*** SUPPLIED TEXT Section Begins ***
Meng Wanzhou suffers from hypertension and struggles to eat solid food. She has a sleep disorder. She’s willing to put up a couple of multi-million-dollar homes as collateral.
Those are some of the arguments lawyers are wielding in a closely watched attempt to free the Huawei Technologies Co. finance chief. Her arrest Dec. 1 unsettled global markets and thrust China’s largest technology company into the heart of sensitive negotiations between the world’s two largest economies. In court filings, her attorneys paint a picture of a cancer survivor who’s undergone multiple surgeries and needs daily medication to cope with a plethora of health issues, while outlining how her entire family has deep roots in Vancouver, where she’s being held.
Bloomberg reports that the CFO’s bail hearing resumes Monday in the Canadian city after Friday’s proceedings yielded no result. The 46-year-old mother of four, accused of guiding a global effort to mask violations of sanctions on sales to Iran, has languished in jail since her arrest. It’s an unprecedented effort to hold accountable a senior executive who’s considered part of China’s inner circle — the daughter of billionaire Huawei founder Ren Zhengfei. Meng’s lawyers argue their client has no criminal record and doesn’t pose a flight risk.
Meng’s team outlined her health issues in unusual detail. A survivor of thyroid cancer who also suffers from severe hypertension and sleep apnea, she needs daily access to drugs, they said.
“I continue to feel unwell and I am worried about my health deteriorating while I am incarcerated,” she said in a filing. “I currently have difficulty eating solid foods and have had to modify my diet to address those issues. My doctor has for years provided me with daily packages of medications.”
The other prong of the argument revolves around how Vancouver plays a special role for Meng — as it does for many a wealthy Chinese — a place to buy property, educate her children and just let her hair down from time to time. Meng would carve a few weeks out of her punishing travel schedule every year for a break in the city, according to court documents. She’d time it for the summer, when her children would be there. Just last August, she was seen strolling through a local park, snapping photos with her in-laws.
Meng, who first visited Vancouver about 15 years ago, bought a six-bedroom house with her husband Liu Xiaozong in 2009 that’s now assessed at C$5.6 million ($4.2 million), according to property records and an affidavit by Meng read aloud in court. In 2016, they bought a second property, a brick-and-glass mansion set in a 21,000-square-foot lot assessed at C$16.3 million. Purchased with mortgages from HSBC, she’s offered to post the family’s equity in both as part of her bail.
“She would not flee,” Meng’s defense lawyer David Martin responded. “She has a home here.”
*** SUPPLIED TEXT Section Ends ***
*** RECORDED DATA Section Begins ***
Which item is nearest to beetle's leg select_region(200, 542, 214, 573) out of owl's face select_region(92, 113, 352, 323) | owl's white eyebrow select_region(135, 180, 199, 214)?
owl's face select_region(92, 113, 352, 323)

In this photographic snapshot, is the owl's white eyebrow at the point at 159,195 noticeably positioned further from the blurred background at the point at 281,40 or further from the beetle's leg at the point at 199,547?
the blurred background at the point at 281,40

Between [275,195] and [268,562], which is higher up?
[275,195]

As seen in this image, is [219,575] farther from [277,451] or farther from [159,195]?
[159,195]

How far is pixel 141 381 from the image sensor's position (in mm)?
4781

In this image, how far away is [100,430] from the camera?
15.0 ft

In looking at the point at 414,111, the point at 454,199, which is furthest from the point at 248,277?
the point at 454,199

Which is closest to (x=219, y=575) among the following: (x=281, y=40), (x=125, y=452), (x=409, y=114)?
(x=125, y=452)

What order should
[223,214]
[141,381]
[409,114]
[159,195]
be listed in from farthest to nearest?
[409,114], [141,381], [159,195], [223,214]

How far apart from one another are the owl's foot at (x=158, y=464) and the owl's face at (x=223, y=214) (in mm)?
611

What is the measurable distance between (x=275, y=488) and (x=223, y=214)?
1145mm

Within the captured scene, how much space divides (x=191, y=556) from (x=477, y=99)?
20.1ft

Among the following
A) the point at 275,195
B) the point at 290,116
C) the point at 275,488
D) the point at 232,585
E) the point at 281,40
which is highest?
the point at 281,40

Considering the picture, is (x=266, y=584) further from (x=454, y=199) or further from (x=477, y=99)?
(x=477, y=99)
*** RECORDED DATA Section Ends ***
TASKS AND EXERCISES:
• a. In the Meng Wanzhou report, why did Meng schedule her yearly break in Vancouver for the summer? Answer in one to three sentences.
• b. Can you duplicate the part of the Meng Wanzhou report that begins at the words "Bloomberg reports that" and stops after "drugs, they said."?
The material is separate from the Meng Wanzhou report and plays no part here.

ANSWERS TO THE EXERCISE:
• a. She timed her yearly break in Vancouver for the summer because that was when her children would be there.

• b.
Bloomberg reports that the CFO’s bail hearing resumes Monday in the Canadian city after Friday’s proceedings yielded no result. The 46-year-old mother of four, accused of guiding a global effort to mask violations of sanctions on sales to Iran, has languished in jail since her arrest. It’s an unprecedented effort to hold accountable a senior executive who’s considered part of China’s inner circle — the daughter of billionaire Huawei founder Ren Zhengfei. Meng’s lawyers argue their client has no criminal record and doesn’t pose a flight risk.
Meng’s team outlined her health issues in unusual detail. A survivor of thyroid cancer who also suffers from severe hypertension and sleep apnea, she needs daily access to drugs, they said.